# ESTRATTO FORNITO:
______

Non chiamiamola più Ruby. Restituiamo la dignità e l’identità a Karima El Mahroug, la giovane donna ormai trentenne che è comparsa ieri, dopo quasi dieci anni di assenza e silenzio, nell’aula del tribunale milanese dove è imputata, insieme a Silvio Berlusconi e altre ventisette persone, di corruzione in atti giudiziari e falsa testimonianza.

Se anche lei non avesse due bravi avvocati come Paola Broccardi e Jacopo Pensa, sarebbe sufficiente guardare Karima e ascoltarla mentre dice che vorrebbe uscire da quest’incubo a dal marchio cocente come la lettera scarlatta che porta sul suo corpo, per capire l’abisso che separa questo processo da quel che accadde dodici anni fa a una ragazza inquieta che era quasi maggiorenne ma non ancora, e che viveva un po’ alla ventura, dopo esser scappata di casa e da diverse comunità per minori. Una ragazzina che le istituzioni avrebbero dovuto tutelare, e che invece è stata usata come randello, per colpire il nemico di sempre, Silvio Berlusconi. Lei ne è perfettamente consapevole, ne parla con semplicità, all’uscita dall’aula. “Ho sempre avuto paura di essere strumentalizzata, dice, e credo che possiate capirlo. È la prima volta che mi sento difesa in un’aula come questa, non mi sono mai sentita davvero difesa, neanche ai tempi nei quali ero una vittima”.

Karima El Mahroug ha centrato il punto. Il processo nasce come accusa a Silvio Berlusconi, e Karima è la sua vittima di una prostituzione minorile. Una ragazzina fermata per furto, poi difesa niente di meno che dal Presidente del Consiglio, che viene poi “protetta” dagli investigatori in luogo segreto e a lungo interrogata sulla malefatte del Lupo Mannaro. Siamo nel 2010, dodici anni fa. L’ex pubblico ministero Ilda Boccassini ne racconta nel suo libro, ma non parla dell’anomalia di quei mesi, tra luglio e dicembre, in cui una minorenne è stata usata e spremuta in diversi interrogatori sui suoi rapporti con Berlusconi. Lei usata come vittima di un satrapo la cui difesa però fu tenuta all’oscuro, e solo cinque mesi dopo è stata messa al corrente di quel che stava succedendo.

Se la legge fu violata, di certo il Csm non se ne è accorto. L’avvocato Jacopo Pensa è stata abbastanza esplicito ieri mattina nel ricordare come la ragazza non fu in realtà tutelata nella sua veste di vittima, ma fu anzi poi sottoposta a pressioni indicibili persino nel processo di primo grado, perché fornisse quei particolari piccanti del suo rapporto con Berlusconi che la giovane marocchina ha sempre negato. La domanda più insistente era sempre: avete fatto sesso? E lei ha sempre risposto di no. Parole che “non erano evidentemente gradite ai giudici della quinta sezione”, dice l’avvocato Pensa. È triste ricordare, ma non possiamo negarlo, che Karima è stata trattata male da una serie di magistrati donne. La pm Boccassini, che nell’aula del primo processo, ne tratteggiò “l’astuzia levantina”, e poi le giudici del tribunale, quelle che Berlusconi definì “erinni” e “ femministe comuniste”. Se lei oggi si ritrova imputata, lo si deve soprattutto a queste donne in toga. Ma ce ne è un’altra, in questa nuova aula dove ritroviamo ancora Karima in una nuova veste, la pm Tiziana Siciliano che ha chiesto per lei cinque anni di carcere. Perché avrebbe mentito per soldi. E qui siamo nel regno dell’assurdo.

______

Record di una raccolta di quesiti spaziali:
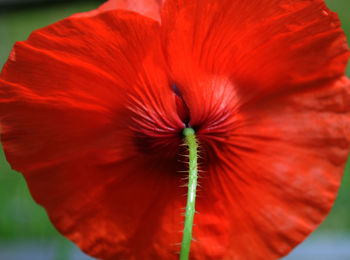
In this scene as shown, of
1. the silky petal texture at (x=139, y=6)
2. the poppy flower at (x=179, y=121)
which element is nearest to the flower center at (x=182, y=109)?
the poppy flower at (x=179, y=121)

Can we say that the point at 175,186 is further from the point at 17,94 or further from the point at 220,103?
the point at 17,94

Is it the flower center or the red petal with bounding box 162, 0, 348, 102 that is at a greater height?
the red petal with bounding box 162, 0, 348, 102

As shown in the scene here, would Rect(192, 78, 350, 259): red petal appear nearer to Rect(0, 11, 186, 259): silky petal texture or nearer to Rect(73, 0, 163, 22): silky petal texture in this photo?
Rect(0, 11, 186, 259): silky petal texture

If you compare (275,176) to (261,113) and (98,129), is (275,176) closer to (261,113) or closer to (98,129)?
(261,113)

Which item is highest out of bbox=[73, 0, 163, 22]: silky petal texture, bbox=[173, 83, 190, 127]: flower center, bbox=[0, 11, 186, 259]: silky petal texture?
bbox=[73, 0, 163, 22]: silky petal texture

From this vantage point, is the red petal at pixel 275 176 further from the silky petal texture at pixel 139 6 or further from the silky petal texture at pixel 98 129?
the silky petal texture at pixel 139 6

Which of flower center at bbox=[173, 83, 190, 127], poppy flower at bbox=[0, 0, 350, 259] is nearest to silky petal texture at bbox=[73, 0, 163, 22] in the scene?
poppy flower at bbox=[0, 0, 350, 259]

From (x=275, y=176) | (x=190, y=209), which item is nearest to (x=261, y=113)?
(x=275, y=176)

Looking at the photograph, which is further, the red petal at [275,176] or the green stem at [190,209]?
the red petal at [275,176]
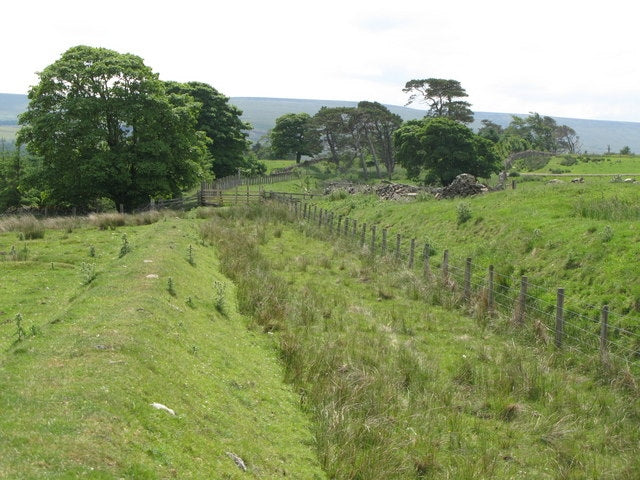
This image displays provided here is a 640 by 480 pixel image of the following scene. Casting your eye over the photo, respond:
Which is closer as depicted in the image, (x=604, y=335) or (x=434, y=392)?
(x=434, y=392)

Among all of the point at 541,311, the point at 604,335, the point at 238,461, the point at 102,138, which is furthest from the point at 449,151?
the point at 238,461

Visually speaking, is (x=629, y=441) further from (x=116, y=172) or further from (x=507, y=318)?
(x=116, y=172)

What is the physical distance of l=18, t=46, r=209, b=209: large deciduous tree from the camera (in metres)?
34.0

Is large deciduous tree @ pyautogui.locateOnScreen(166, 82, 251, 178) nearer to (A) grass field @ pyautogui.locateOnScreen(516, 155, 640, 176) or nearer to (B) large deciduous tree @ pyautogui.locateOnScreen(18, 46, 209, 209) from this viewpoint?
(B) large deciduous tree @ pyautogui.locateOnScreen(18, 46, 209, 209)

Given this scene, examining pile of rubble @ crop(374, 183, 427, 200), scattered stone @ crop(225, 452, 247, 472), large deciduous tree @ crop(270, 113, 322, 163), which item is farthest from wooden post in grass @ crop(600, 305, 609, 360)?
large deciduous tree @ crop(270, 113, 322, 163)

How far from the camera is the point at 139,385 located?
7.36 meters

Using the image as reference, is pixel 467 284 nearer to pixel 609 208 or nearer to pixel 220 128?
pixel 609 208

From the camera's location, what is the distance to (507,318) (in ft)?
48.2

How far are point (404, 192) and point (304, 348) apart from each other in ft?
96.6

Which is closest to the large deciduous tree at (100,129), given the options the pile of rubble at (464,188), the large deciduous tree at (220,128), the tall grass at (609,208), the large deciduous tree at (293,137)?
the pile of rubble at (464,188)

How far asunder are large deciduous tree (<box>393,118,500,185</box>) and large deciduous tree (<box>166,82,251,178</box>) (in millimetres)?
19758

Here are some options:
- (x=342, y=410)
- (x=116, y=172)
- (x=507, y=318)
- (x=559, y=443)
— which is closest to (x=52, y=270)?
(x=342, y=410)

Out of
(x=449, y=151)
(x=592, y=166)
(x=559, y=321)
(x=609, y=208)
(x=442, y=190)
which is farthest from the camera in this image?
(x=592, y=166)

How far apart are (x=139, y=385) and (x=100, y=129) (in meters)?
31.1
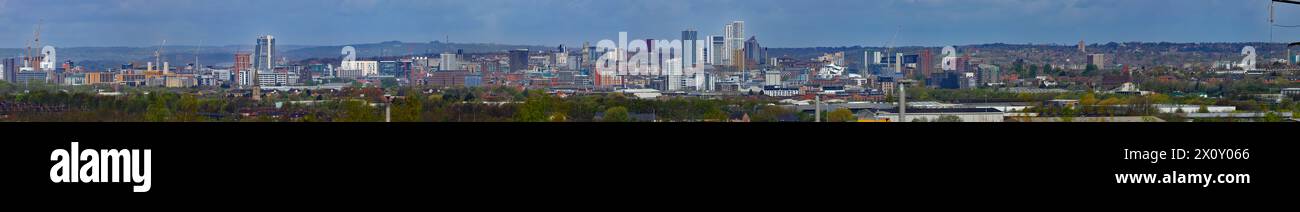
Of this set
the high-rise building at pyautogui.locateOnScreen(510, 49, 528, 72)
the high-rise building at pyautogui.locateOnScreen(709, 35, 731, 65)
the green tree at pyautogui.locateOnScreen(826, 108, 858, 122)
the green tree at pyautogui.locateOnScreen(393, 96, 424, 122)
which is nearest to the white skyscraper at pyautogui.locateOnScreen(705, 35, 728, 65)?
the high-rise building at pyautogui.locateOnScreen(709, 35, 731, 65)

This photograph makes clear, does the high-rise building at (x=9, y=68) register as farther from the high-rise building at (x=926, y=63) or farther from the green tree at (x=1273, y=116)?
the green tree at (x=1273, y=116)

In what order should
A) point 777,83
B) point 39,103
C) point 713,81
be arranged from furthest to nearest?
point 713,81 → point 777,83 → point 39,103

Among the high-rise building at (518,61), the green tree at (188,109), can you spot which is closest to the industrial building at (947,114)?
the green tree at (188,109)

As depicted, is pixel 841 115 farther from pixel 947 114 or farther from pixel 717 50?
pixel 717 50
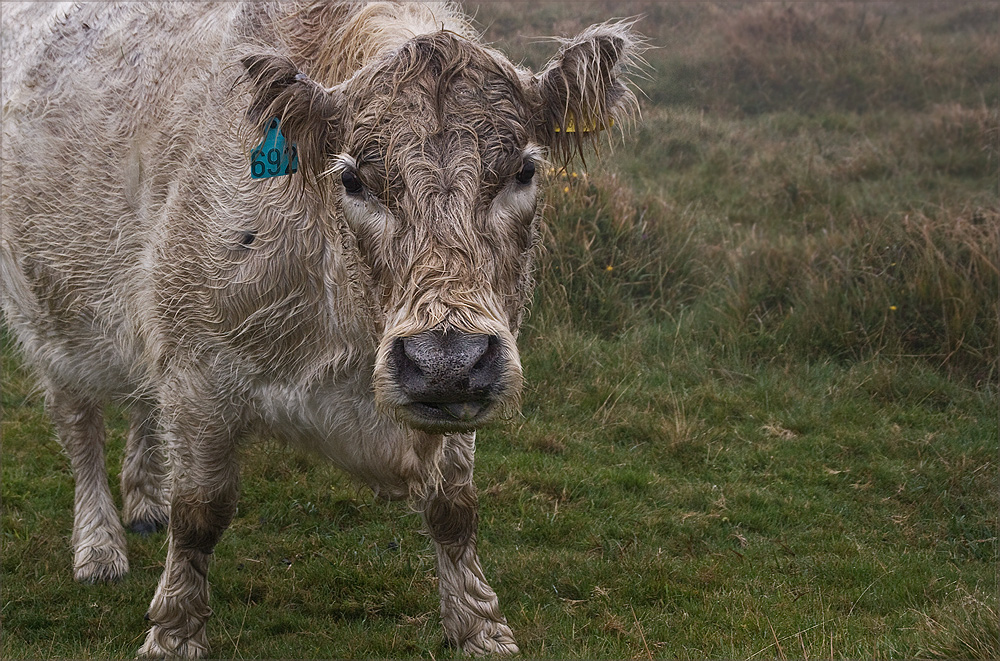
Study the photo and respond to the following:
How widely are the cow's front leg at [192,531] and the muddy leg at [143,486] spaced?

______

# CONSEGNA:
Riproduci, per favore, il passo dell'articolo su Karima El Mahroug compreso tra "Karima El Mahroug ha" e "che stava succedendo.", estremi inclusi.

# COMPITO SVOLTO:
Karima El Mahroug ha centrato il punto. Il processo nasce come accusa a Silvio Berlusconi, e Karima è la sua vittima di una prostituzione minorile. Una ragazzina fermata per furto, poi difesa niente di meno che dal Presidente del Consiglio, che viene poi “protetta” dagli investigatori in luogo segreto e a lungo interrogata sulla malefatte del Lupo Mannaro. Siamo nel 2010, dodici anni fa. L’ex pubblico ministero Ilda Boccassini ne racconta nel suo libro, ma non parla dell’anomalia di quei mesi, tra luglio e dicembre, in cui una minorenne è stata usata e spremuta in diversi interrogatori sui suoi rapporti con Berlusconi. Lei usata come vittima di un satrapo la cui difesa però fu tenuta all’oscuro, e solo cinque mesi dopo è stata messa al corrente di quel che stava succedendo.